## FRAGMENTO DE LA PÁGINA

Vivir para morir
A Fabio
El título de este artículo se refiere al trazo vital que un ser humano puede hacer antes de su muerte. Ese vector es el sendero de quien decidió andarlo por única vez y, agotado el tiempo, lo deja dibujado ante quienes conocieron a esa persona.
Friedrich Nietzsche (1844–1900) escribió en El ocaso de los ídolos (1889) una referencia a esa idea: “Se debe vivir de modo que se tenga, en el momento oportuno, la voluntad de morir”, ganada a pulso de vivir en libertad, “guardarse de la mediocridad” y autoconocerse, como se conocen los límites de nuestra realidad circundante, afirmó.
Esa voluntad de aventurarse en los linderos del ser conlleva enormes riesgos, entre los cuales está el extravío del esencial propósito de vivir, distinto en cada uno, pero que a la larga deviene en la prolongación de la vida y la postergación de la muerte.
Biológicamente, los seres humanos poseemos una tendencia innata a actualizar las potencialidades de nuestro organismo e interactuamos con la realidad en función de esa tendencia fundamental, de ahí que percibamos toda experiencia como la realidad misma: no salimos de nuestro ser habitualmente, permanecemos en él para edificar nuestro sistema de creencias, valores y razonamientos con los que construir nuestro propio camino.
Esa tendencia equivale a lo que Freud identificó como pulsión de vida: la inhabilitación somática de la expectativa de morir. ¿Cómo entonces puede obtenerse la voluntad de morir?
No se trata de una “habilidad” que deba desarrollarse, sino de un reconocimiento del momento exacto en que la muerte es inminente. Existen explicaciones médicas que lo definen con objetividad, pero como en ningún otro lado lo he leído descrito con magistral claridad como en dos extraordinarios relatos latinoamericanos: “A la deriva”, de Horacio Quiroga (1878–1937) y “La muerte del estratega”, de Álvaro Mutis (1923–2013).

## PROBLEMA 1
Según el artículo «Vivir para morir», ¿en qué obra y en qué año escribió Nietzsche la frase sobre la voluntad de morir?
## PROBLEMA 2
Retoma el artículo «Vivir para morir» a partir de su última oración y escribe la continuación.

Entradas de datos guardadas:
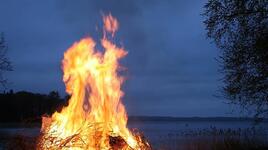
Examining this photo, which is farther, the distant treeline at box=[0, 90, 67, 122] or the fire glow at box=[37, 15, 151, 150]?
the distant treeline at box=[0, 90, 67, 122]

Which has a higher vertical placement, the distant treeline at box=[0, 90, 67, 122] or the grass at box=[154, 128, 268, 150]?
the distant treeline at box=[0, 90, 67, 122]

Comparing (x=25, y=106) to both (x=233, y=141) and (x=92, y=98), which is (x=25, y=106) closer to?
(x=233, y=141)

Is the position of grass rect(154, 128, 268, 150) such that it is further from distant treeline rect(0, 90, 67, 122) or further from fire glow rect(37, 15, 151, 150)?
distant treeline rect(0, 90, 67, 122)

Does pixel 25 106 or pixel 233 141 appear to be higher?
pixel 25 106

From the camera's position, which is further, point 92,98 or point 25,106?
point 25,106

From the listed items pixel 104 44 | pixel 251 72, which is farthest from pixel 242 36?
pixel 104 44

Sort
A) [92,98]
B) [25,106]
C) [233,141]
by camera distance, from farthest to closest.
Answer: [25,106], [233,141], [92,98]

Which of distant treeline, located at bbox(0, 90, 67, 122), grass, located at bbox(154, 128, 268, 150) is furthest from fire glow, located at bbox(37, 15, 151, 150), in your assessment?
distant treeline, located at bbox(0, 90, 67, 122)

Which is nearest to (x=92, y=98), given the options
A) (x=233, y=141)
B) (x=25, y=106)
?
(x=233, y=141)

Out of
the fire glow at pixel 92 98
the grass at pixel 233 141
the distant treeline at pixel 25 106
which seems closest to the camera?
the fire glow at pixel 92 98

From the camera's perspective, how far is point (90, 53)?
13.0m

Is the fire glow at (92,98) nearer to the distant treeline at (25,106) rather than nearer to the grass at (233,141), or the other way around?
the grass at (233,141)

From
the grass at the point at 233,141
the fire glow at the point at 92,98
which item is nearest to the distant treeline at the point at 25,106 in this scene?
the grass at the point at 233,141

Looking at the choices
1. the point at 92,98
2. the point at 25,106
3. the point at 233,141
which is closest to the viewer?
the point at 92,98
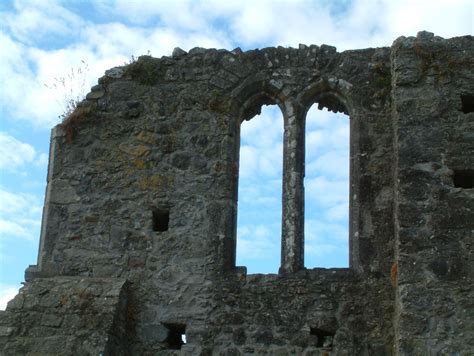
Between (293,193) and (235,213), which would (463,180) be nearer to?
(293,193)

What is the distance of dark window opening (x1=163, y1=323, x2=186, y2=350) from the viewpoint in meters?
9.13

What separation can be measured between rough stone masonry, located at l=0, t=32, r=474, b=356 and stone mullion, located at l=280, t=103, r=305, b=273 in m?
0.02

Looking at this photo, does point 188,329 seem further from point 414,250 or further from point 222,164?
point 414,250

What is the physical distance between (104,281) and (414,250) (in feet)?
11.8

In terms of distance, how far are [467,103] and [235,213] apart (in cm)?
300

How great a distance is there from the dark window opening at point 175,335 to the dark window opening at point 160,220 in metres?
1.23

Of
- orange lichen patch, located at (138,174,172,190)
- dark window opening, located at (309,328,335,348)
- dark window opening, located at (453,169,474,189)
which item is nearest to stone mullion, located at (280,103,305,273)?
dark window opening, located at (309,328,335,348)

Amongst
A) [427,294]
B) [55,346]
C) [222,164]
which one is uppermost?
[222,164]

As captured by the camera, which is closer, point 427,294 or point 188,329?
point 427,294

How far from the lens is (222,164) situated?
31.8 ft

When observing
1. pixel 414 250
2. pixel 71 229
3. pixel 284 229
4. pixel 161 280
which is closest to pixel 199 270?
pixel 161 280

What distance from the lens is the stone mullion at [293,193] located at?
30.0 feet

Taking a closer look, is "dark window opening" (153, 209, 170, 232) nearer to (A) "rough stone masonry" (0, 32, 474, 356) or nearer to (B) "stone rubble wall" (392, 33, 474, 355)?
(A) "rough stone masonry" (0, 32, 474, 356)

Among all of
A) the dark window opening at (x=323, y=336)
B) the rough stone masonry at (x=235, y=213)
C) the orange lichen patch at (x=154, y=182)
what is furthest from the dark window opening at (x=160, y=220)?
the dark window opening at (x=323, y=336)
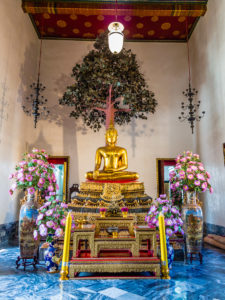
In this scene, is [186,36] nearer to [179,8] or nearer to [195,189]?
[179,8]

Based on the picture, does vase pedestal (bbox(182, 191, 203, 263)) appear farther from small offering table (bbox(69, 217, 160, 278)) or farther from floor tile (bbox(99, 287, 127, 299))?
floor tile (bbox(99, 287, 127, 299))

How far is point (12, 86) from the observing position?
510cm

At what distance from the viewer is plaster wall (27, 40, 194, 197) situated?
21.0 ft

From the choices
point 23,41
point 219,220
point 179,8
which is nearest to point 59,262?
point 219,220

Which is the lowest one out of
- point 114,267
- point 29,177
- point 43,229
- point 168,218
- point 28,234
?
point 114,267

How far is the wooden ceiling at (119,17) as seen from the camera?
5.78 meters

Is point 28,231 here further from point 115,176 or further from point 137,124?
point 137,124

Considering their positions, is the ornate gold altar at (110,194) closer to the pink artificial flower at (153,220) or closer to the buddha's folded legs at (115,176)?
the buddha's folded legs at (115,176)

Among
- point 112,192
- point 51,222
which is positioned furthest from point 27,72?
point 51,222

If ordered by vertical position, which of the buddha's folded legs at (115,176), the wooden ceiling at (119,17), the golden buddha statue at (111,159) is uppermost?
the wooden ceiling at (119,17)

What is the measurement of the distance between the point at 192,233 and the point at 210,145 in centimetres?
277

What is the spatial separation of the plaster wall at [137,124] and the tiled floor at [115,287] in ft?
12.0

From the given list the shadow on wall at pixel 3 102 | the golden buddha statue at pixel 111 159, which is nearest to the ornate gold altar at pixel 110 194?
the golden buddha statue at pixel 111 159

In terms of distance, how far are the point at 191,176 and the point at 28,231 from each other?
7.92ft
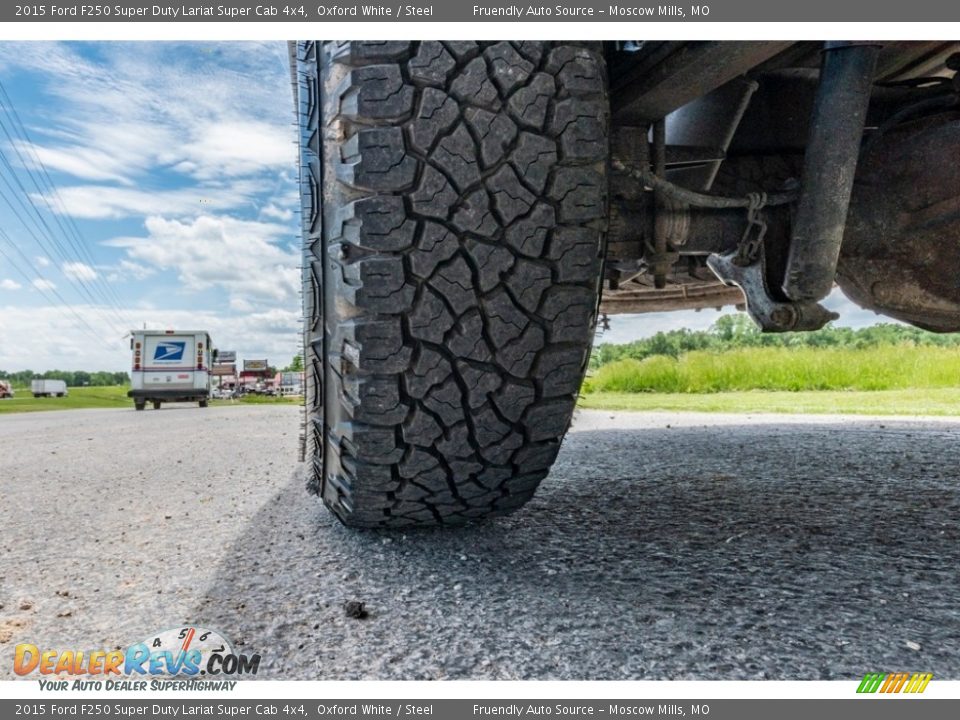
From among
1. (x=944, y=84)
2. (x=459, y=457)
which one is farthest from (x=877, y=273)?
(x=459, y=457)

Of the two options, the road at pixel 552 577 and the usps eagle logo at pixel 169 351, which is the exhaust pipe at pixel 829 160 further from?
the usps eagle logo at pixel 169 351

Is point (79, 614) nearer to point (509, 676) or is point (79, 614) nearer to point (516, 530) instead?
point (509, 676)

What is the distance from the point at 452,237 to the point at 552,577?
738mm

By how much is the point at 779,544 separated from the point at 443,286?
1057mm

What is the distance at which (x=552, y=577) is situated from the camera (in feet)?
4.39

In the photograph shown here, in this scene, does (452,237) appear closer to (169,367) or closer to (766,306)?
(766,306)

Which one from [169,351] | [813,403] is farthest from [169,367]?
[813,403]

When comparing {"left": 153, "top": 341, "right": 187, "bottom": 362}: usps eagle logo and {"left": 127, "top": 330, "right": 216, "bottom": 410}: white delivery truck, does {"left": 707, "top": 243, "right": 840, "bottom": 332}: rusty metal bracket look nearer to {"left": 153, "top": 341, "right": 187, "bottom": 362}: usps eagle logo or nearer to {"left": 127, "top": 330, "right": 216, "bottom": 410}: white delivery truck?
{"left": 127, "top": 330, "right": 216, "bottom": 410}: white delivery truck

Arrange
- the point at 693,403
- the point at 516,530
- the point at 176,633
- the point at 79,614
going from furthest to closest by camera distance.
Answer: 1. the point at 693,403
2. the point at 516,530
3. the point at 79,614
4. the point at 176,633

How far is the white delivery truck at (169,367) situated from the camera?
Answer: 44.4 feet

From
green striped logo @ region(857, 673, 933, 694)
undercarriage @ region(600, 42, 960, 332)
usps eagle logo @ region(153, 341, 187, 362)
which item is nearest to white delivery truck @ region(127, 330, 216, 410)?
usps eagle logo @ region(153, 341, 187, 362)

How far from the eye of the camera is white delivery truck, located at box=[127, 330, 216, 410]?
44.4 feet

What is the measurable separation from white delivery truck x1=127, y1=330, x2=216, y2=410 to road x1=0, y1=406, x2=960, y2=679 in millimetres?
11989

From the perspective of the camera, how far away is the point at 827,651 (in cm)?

## RESPUESTA 1
En El ocaso de los ídolos, de 1889.

## RESPUESTA 2
En ambos, la muerte acontece para los protagonistas, pero la asunción de esa fatalidad está descrita palmo a palmo para transmitir con claridad el último instante vital, cuando esa voluntad de morir se manifiesta. Desprendido de todo hálito, el ser humano comprende su razón de ser en el mundo, el sentido primigenio de su paso por la vida. Volver la vista en retrospectiva se lleva a cabo en un instante, el último, antes de abandonar, abandonarse, a la comprensión de la muerte, sea lo que ésta signifique para aquel que muere.
Nuestros amaneceres son una reafirmación de la vida, de ahí que sea más sencillo apropiarse de ellos en conciencia plena y, por ende, nos sirvan de referencia para seguir viviendo. Pero la muerte ocurre por única ocasión y no da la oportunidad de nada más, pues lo que le sigue es el silencio, de ahí que esa voluntad expresada en un instante sea en realidad la inminencia ciega de una realidad que no admite ya experiencia alguna, porque no habrá razonamiento que la explique ni comprensión que la divulgue.